DATA EXTRACT =>
──────

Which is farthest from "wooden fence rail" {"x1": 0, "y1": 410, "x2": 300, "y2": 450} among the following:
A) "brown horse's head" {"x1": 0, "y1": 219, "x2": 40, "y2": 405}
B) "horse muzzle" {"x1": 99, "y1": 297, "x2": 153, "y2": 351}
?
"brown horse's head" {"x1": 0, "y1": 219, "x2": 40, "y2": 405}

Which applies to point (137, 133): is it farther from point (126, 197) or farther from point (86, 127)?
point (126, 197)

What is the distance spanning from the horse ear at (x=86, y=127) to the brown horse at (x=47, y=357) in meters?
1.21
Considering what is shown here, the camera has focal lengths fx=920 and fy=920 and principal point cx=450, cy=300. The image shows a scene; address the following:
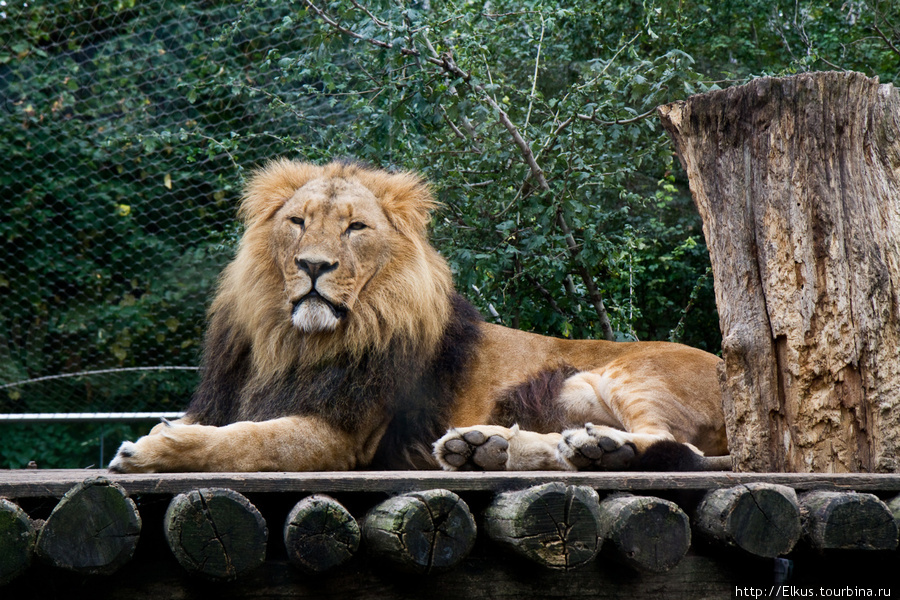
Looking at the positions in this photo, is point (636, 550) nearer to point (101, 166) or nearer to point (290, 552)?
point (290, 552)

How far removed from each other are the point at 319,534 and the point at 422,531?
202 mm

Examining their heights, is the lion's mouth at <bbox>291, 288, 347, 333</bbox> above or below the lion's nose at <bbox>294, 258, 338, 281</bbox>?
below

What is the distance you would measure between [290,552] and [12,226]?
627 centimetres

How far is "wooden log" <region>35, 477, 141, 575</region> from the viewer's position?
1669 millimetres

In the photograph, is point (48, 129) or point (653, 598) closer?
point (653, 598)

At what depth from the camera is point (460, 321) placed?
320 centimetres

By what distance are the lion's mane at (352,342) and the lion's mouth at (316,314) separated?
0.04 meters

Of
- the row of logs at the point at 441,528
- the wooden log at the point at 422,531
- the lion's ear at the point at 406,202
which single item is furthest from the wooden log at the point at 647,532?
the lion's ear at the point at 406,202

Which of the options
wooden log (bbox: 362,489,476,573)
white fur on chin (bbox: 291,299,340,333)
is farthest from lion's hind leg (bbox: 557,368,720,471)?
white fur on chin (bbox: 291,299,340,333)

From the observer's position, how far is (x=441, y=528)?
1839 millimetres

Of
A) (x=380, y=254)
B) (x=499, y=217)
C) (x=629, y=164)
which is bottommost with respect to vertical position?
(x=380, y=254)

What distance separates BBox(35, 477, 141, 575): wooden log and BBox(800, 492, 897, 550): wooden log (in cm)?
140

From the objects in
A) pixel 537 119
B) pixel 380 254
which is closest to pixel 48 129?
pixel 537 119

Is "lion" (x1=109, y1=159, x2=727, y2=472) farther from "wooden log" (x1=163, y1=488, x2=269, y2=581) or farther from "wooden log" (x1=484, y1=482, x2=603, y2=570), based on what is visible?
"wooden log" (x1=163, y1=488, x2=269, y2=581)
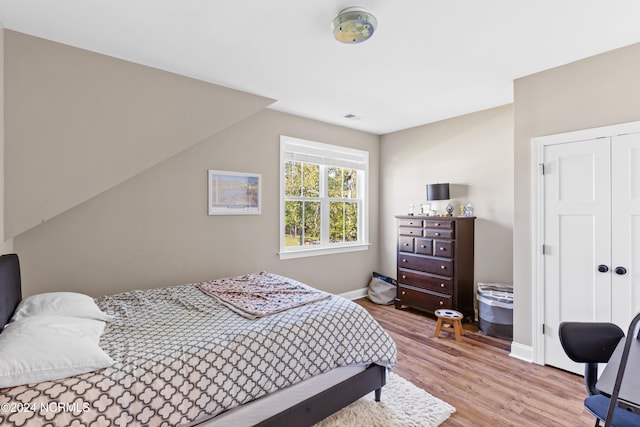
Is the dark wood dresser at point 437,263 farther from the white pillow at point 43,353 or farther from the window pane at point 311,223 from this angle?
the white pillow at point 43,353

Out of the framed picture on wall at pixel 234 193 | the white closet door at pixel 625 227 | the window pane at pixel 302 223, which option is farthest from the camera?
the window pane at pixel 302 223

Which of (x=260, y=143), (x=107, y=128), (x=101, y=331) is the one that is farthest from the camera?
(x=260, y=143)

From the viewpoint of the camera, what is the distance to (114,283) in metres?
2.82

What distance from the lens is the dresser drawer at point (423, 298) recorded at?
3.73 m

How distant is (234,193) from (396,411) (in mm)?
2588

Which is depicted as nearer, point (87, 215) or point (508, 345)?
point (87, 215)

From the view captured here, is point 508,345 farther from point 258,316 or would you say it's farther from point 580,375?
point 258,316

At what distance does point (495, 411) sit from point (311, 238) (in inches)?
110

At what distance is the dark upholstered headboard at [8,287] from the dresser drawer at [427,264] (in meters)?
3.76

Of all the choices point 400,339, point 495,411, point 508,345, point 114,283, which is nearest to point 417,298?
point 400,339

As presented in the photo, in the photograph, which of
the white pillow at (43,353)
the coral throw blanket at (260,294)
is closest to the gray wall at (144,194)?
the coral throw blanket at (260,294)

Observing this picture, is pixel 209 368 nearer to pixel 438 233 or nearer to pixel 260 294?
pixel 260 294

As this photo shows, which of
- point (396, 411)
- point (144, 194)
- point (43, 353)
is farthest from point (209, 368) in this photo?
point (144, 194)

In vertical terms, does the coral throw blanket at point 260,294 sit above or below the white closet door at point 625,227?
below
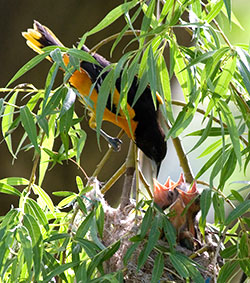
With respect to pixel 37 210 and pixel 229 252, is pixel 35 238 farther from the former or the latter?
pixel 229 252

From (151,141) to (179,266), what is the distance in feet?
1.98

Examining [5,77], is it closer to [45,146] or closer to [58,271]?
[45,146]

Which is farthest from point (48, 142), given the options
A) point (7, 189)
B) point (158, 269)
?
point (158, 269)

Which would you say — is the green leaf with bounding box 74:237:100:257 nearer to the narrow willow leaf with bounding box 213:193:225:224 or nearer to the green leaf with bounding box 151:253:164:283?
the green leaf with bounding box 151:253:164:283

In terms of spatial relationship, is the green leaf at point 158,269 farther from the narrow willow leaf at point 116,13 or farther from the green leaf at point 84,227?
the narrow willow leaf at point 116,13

──────

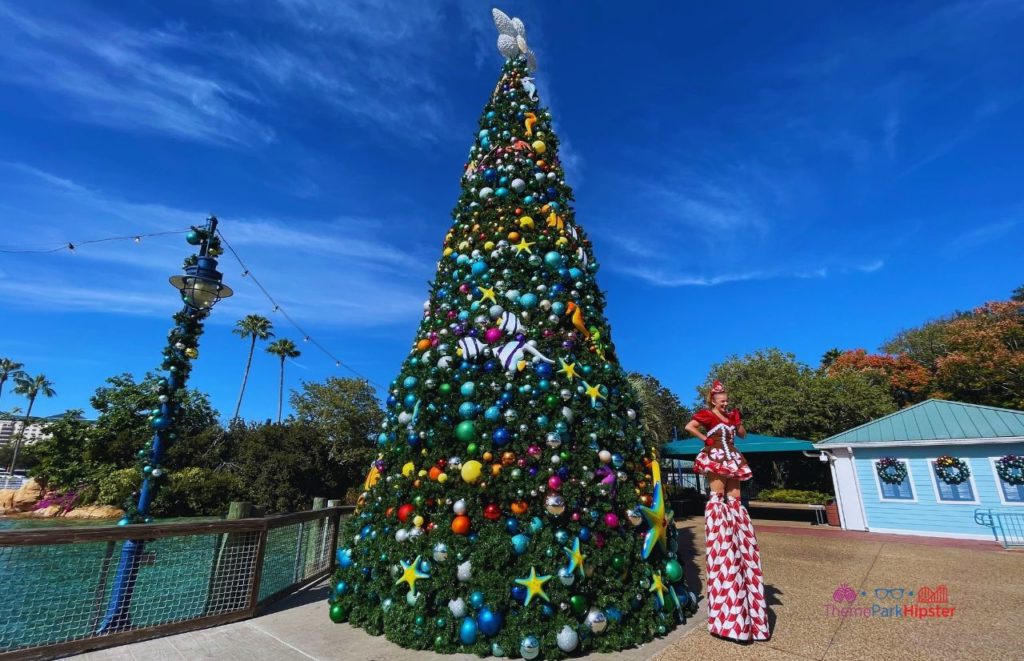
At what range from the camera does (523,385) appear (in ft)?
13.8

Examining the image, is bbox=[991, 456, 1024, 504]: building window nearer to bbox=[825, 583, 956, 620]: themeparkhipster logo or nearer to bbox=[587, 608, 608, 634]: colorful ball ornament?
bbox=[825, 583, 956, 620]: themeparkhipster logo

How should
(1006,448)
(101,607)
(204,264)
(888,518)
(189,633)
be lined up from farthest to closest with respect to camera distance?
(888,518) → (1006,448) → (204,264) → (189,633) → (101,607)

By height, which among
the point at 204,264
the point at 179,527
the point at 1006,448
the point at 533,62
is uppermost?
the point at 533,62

──────

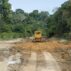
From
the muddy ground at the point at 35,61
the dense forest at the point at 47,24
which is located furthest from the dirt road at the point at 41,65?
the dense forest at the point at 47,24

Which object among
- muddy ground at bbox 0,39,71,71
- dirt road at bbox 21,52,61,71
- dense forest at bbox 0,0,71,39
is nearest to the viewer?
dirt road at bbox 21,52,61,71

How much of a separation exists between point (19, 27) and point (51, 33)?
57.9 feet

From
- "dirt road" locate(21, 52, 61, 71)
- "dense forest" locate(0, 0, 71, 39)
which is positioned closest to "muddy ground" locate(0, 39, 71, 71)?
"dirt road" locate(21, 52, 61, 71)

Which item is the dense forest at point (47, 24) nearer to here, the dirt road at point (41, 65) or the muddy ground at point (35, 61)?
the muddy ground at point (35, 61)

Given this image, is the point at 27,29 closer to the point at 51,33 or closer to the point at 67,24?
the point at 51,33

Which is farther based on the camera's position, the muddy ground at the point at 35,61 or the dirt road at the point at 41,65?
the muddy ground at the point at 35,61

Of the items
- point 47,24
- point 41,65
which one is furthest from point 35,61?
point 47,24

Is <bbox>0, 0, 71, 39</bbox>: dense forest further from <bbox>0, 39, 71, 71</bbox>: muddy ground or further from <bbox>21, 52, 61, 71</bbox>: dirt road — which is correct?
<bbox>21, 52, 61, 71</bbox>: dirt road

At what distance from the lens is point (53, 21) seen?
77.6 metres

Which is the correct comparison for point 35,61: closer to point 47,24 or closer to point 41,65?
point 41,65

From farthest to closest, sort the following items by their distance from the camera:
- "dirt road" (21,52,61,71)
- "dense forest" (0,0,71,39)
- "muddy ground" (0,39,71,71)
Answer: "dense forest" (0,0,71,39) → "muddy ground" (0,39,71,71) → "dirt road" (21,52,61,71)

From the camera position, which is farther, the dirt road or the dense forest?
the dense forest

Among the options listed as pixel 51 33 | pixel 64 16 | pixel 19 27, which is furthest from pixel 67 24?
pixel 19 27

──────

CHALLENGE => Reformat the listing as a numbered list, beginning at the line that contains "Considering what is" and stopping after the line that contains "0.04 meters". Skip blank lines and leave the pictures out.

THE COMPLETED TASK =>
1. Considering what is shown here, the camera has focal lengths fx=920 and fy=920 and principal point cx=450, cy=300. The image shows a scene; address the following:
2. Looking at the positions in this photo, is point (636, 550) nearer to point (101, 166) or nearer to point (290, 552)?
3. point (290, 552)
4. How far removed from each other are the point at 319,534 and the point at 422,531?
5. 202 mm
6. Examining their heights, is the lion's mouth at <bbox>291, 288, 347, 333</bbox> above or below the lion's nose at <bbox>294, 258, 338, 281</bbox>?
7. below
8. What is the distance you would measure between [290,552] and [12,226]?
9. 627 centimetres
10. How far is "wooden log" <region>35, 477, 141, 575</region> from the viewer's position?
11. 1669 millimetres
12. In the photograph, is point (48, 129) or point (653, 598) closer?
13. point (653, 598)
14. At what depth from the camera is point (460, 321) placed?
15. 320 centimetres
16. By what distance are the lion's mane at (352,342) and the lion's mouth at (316,314) separated?
17. 0.04 meters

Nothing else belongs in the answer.